Resources
Authors & Affiliations
Oren Amsalem,Hidehiko Inagaki,Jianing Yu,Karel Svoboda,Ran Darshan
Abstract
Temporal irregularity and heterogeneities are key features of neuronal spiking activity in cortical networks. Simplified theoretical models of cortical circuits show that these features can be mechanistically accounted for if cortex operates in a fluctuation-driven regime (FDR). In FDR, excitatory and inhibitory currents are approximately balanced, and activity fluctuations emerge intrinsically from the non-linear network dynamics. However, it is still unclear if cortex operates in this regime. We address this question by analyzing sub-threshold membrane potential of neurons in sensory and frontal cortex recorded in decision-making tasks. Sub-threshold activity is highly heterogeneous across neurons in the same neuronal population.
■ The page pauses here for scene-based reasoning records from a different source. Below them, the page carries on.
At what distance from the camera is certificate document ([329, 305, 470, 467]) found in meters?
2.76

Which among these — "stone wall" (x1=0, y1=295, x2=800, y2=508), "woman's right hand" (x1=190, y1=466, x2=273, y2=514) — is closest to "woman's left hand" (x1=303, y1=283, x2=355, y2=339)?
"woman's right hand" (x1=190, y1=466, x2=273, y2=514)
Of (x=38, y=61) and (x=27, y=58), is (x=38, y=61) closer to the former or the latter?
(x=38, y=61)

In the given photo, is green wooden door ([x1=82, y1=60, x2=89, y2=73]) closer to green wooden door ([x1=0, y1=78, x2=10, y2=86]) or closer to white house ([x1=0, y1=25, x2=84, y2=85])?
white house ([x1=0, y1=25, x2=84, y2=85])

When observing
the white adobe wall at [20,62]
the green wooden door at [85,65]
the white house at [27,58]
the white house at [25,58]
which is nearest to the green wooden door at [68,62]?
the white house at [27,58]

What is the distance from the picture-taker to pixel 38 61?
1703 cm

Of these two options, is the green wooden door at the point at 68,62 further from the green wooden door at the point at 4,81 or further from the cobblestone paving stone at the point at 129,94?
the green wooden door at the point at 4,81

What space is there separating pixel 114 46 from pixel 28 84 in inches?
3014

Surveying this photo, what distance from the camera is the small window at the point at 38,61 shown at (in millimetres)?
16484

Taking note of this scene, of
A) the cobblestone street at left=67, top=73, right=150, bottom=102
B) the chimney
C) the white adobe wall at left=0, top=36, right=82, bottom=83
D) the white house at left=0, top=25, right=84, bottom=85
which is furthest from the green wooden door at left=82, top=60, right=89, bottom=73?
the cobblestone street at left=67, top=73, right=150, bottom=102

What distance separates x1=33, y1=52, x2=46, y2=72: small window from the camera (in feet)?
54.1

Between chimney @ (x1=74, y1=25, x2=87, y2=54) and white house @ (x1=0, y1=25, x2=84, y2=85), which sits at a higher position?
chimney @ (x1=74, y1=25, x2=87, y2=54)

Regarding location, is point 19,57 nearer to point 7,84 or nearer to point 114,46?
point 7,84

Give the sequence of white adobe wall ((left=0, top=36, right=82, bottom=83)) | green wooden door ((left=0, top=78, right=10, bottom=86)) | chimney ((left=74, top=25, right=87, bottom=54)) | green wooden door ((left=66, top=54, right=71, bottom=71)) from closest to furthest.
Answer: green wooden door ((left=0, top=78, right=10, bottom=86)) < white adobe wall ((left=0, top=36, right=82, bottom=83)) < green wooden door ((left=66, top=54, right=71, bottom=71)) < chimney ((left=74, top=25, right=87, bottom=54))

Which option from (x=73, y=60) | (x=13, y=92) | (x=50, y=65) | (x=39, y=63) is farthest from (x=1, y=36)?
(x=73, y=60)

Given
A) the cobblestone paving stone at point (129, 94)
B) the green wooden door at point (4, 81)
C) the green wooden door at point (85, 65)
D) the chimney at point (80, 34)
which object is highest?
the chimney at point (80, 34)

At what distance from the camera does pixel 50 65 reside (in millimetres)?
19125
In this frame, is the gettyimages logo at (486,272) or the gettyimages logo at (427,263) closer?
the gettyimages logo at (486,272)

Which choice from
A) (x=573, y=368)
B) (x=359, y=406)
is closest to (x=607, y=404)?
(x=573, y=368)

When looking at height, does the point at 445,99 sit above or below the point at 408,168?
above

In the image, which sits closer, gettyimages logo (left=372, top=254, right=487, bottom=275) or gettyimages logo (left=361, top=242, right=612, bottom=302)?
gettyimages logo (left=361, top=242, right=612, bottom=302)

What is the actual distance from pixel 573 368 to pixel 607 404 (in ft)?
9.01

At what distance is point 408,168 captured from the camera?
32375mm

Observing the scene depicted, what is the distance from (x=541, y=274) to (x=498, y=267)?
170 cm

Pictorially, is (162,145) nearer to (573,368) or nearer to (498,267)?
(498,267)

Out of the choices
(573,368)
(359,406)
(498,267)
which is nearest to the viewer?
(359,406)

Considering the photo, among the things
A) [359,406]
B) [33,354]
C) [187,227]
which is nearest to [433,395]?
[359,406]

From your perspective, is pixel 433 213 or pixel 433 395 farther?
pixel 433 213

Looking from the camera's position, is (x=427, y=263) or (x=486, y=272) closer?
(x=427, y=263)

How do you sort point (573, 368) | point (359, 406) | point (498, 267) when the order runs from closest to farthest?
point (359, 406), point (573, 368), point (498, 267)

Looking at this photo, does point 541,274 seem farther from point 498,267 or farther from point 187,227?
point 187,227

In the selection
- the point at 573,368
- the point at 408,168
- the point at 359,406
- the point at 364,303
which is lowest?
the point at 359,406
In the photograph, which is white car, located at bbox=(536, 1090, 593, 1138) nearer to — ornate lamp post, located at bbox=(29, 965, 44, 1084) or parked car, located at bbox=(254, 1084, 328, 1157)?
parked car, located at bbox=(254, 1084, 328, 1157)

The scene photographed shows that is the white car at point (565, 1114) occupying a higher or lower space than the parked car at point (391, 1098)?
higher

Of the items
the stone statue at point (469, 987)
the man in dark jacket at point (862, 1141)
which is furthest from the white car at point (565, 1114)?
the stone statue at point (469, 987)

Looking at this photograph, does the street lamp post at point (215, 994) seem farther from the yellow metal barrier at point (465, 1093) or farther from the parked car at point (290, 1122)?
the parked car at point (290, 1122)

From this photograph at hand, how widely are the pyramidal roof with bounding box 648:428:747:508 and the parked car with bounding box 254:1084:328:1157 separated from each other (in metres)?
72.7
For example, the mean distance to spike threshold of the membrane potential varies substantially across neurons and different neuronal populations. The standard FDR framework accounts for the spiking statistics but fails to capture the heterogeneity in the sub-threshold activity, thus challenging the long-standing view that cortex operates in this regime. We extend the FDR framework by introducing a new phenomenological model of point neurons that mimics dendritic integration, with model parameters estimated from simulations of multicompartment neurons. A network consisting of such ‘spatially extended-like’ point neurons can account for both sub and supra-threshold statistics. Our model suggests that neurons in frontal cortex are approximately balanced and operate in the FDR. In contrast, excitatory neurons in Layer 4 of the barrel cortex are mean-driven: they are dominated by inhibition and spike in response to occasional synchronous input (‘mean-driven’). Our work suggests that different populations in cortex can operate in different dynamical regimes. Cortical excitatory neurons closer to the periphery are mean-driven, firing due to strong and correlated external drive, whereas neurons in other populations hover closer to their thresholds, their currents are approximately balanced, and they are driven by input fluctuations.